### 課題一覧
A - インタビュー記事によると、『SEE MORE GLASS』がオープンしたのは何年ですか。
B - インタビュー記事のうち、「- 2018/04/26 ●」で始まり「くれたりするようにもなって。」に至るまでの部分を一字も変えずに書き写してください。

### 本文
+ + + + + + +

原宿の小さな喫茶店で開催される1ヶ月だけの展覧会。『それで君を呼んだのに 忌野清志郎を想う』
- 2018/04/26 ● Interview
忌野清志郎さんの誕生日である4月2日から、命日となった5月2日までの1ヶ月間、『それで君を呼んだのに 忌野清志郎を想う』と題した展覧会を行っている喫茶店があります。
お店の名前は『SEE MORE GLASS』。アメリカの小説家J・D・サリンジャーの短編小説『バナナフィッシュにうってつけの日』に登場する小さな女の子・シビルの台詞に由来しているそうです。
原宿の喧騒から切り離された地下街に佇む小さな喫茶店で、初めてこの展覧会が行われたのは2014年のこと。清志郎さんと生前懇意だった方や、その音楽を愛されている方たちの作品が展示されており、今年で5回目を迎えました。
午前中まで降っていた雨が上がって、街に涼しい風が吹きはじめた平日の夜。途切れることなく清志郎さんの曲が流れる店内で、展覧会を行う店主の方にお話を伺いました。
〝好き〟から始まったお店、〝ファン〟から始まった展覧会
─ 最初にお店のことについて教えて下さい。『SEE MORE GLASS』がオープンしたのは、いつ頃になりますか?
店主:お店がオープンしたのは、1996年です。22年前ですね。
どんな店なのかわからないでいらっしゃる方が多いんですけど、絵本が読める喫茶店です。店内はとても狭いですし、閉店時間は18時なので、お酒を飲んだりとか、みんなで盛り上がるような感じのお店ではなく、1人とか2人でいらっしゃるお客さんが多いですね。絵本を読んだりとか、音楽を聴いたりだとか、日記を書いたりという感じの静かな喫茶店です。
─ オープン当初から、〝絵本が読める喫茶店〟というコンセプトは変わっていないんですか?
店主:最初は今ほどの冊数はなかったんですけど、だんだん自分の子どもたちが大きくなって、それで家に絵本がなくてもよくなってきたので、お店に持ってきました。
─ じゃあ、もともとはすべて私物で。
店主:そうですね。私物です。それで、こういうお店をやっているうちに、いろんな人が絵本を持ってきてくれたりするようにもなって。
─ あぁ、寄贈みたいなかたちで。
店主:えぇ。だけど、最初はとにかく私が好きな作家の方の作品を、小さな場所ですが、見てもらいたいという気持ちが大きかったです。
それで、お店をオープンするのにあたって、荒井良二さんという絵本作家の方に「看板を描いていただけないですか?」ってお願いさせてもらったんです。全然知り合いとかではなく、ただのファンだったんですけど。

+ + + + + + +

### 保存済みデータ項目
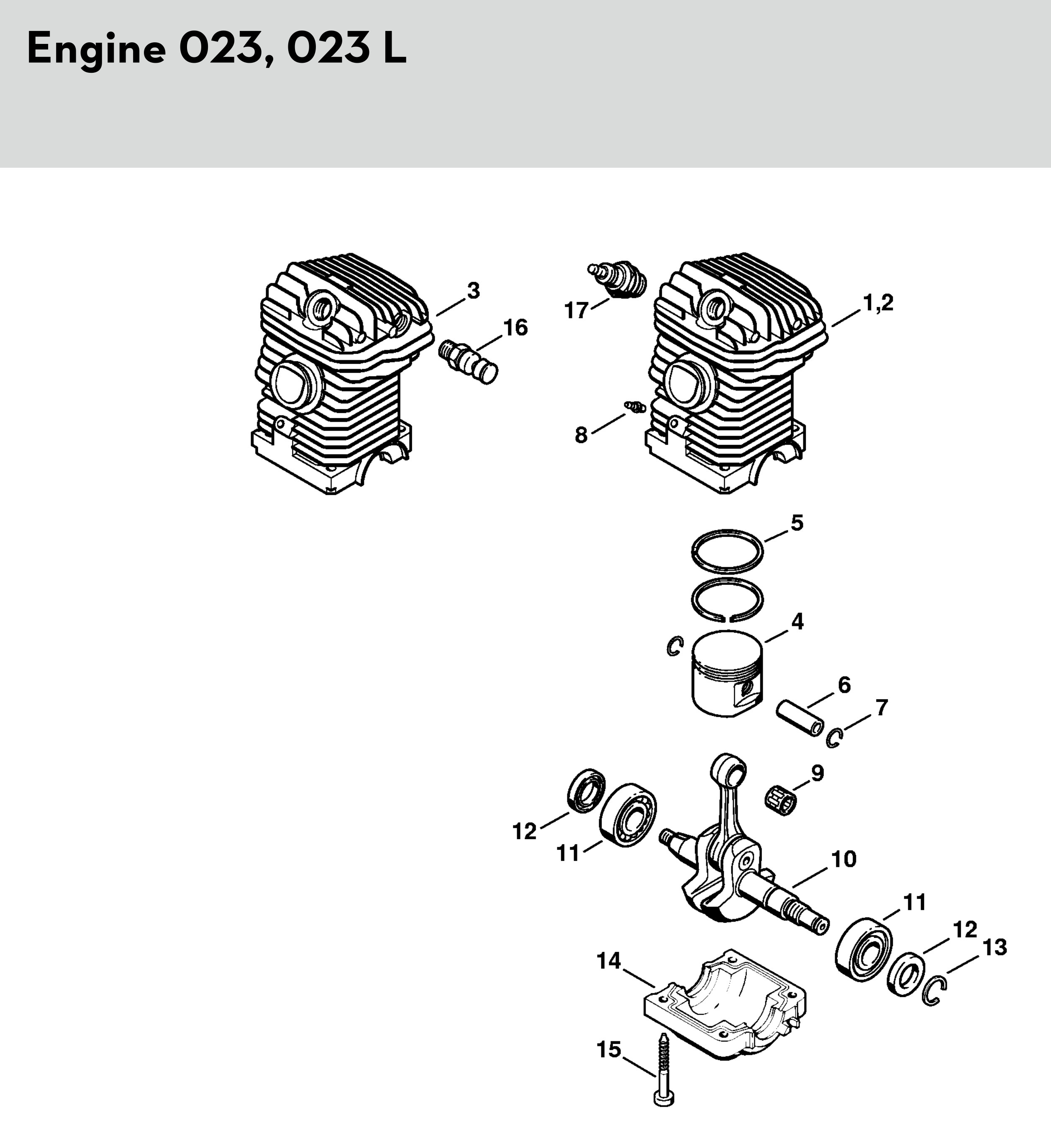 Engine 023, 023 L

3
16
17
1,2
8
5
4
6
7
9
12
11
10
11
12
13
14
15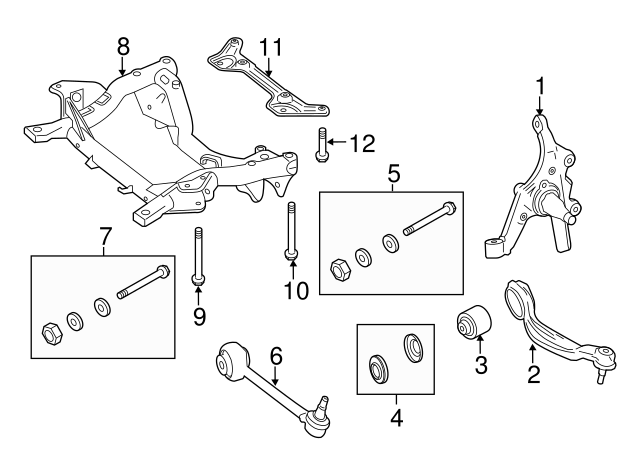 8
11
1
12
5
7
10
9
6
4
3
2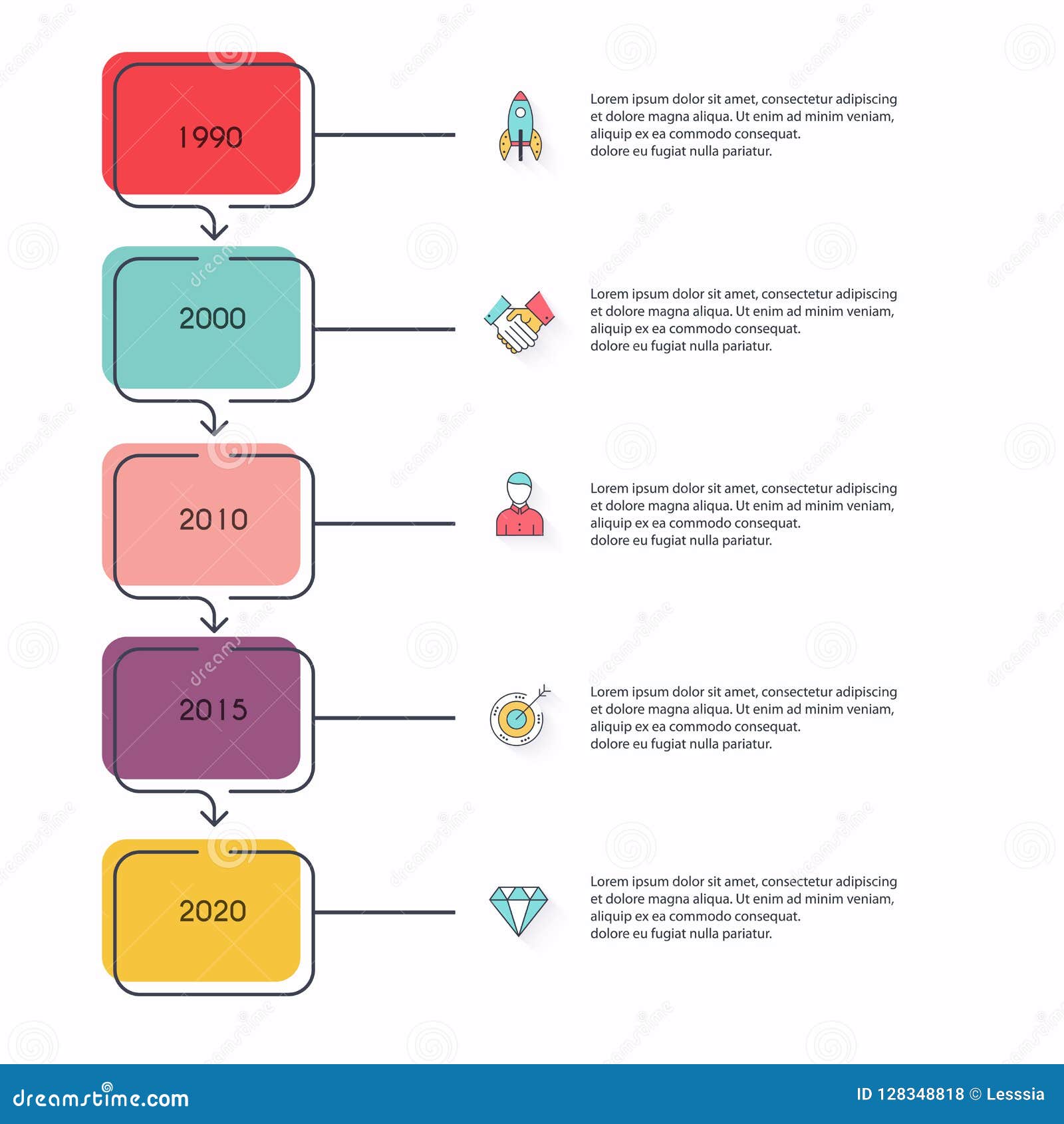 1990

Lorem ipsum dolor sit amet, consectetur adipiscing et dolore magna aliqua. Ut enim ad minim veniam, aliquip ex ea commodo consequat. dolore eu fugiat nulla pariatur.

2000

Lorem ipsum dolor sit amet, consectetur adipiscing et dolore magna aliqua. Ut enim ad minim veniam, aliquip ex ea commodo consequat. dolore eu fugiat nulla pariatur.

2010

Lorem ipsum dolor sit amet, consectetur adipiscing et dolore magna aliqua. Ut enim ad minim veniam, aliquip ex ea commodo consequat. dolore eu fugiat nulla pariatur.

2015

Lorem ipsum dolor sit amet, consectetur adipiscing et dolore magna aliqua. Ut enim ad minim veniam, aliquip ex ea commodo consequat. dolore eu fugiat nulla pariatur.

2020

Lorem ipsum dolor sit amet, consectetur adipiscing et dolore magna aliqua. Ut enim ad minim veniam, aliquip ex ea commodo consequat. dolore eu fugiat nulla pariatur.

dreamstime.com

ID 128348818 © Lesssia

+ + + + + + +

### 課題の解答
A - 1996年です。

B -
- 2018/04/26 ● Interview
忌野清志郎さんの誕生日である4月2日から、命日となった5月2日までの1ヶ月間、『それで君を呼んだのに 忌野清志郎を想う』と題した展覧会を行っている喫茶店があります。
お店の名前は『SEE MORE GLASS』。アメリカの小説家J・D・サリンジャーの短編小説『バナナフィッシュにうってつけの日』に登場する小さな女の子・シビルの台詞に由来しているそうです。
原宿の喧騒から切り離された地下街に佇む小さな喫茶店で、初めてこの展覧会が行われたのは2014年のこと。清志郎さんと生前懇意だった方や、その音楽を愛されている方たちの作品が展示されており、今年で5回目を迎えました。
午前中まで降っていた雨が上がって、街に涼しい風が吹きはじめた平日の夜。途切れることなく清志郎さんの曲が流れる店内で、展覧会を行う店主の方にお話を伺いました。
〝好き〟から始まったお店、〝ファン〟から始まった展覧会
─ 最初にお店のことについて教えて下さい。『SEE MORE GLASS』がオープンしたのは、いつ頃になりますか?
店主:お店がオープンしたのは、1996年です。22年前ですね。
どんな店なのかわからないでいらっしゃる方が多いんですけど、絵本が読める喫茶店です。店内はとても狭いですし、閉店時間は18時なので、お酒を飲んだりとか、みんなで盛り上がるような感じのお店ではなく、1人とか2人でいらっしゃるお客さんが多いですね。絵本を読んだりとか、音楽を聴いたりだとか、日記を書いたりという感じの静かな喫茶店です。
─ オープン当初から、〝絵本が読める喫茶店〟というコンセプトは変わっていないんですか?
店主:最初は今ほどの冊数はなかったんですけど、だんだん自分の子どもたちが大きくなって、それで家に絵本がなくてもよくなってきたので、お店に持ってきました。
─ じゃあ、もともとはすべて私物で。
店主:そうですね。私物です。それで、こういうお店をやっているうちに、いろんな人が絵本を持ってきてくれたりするようにもなって。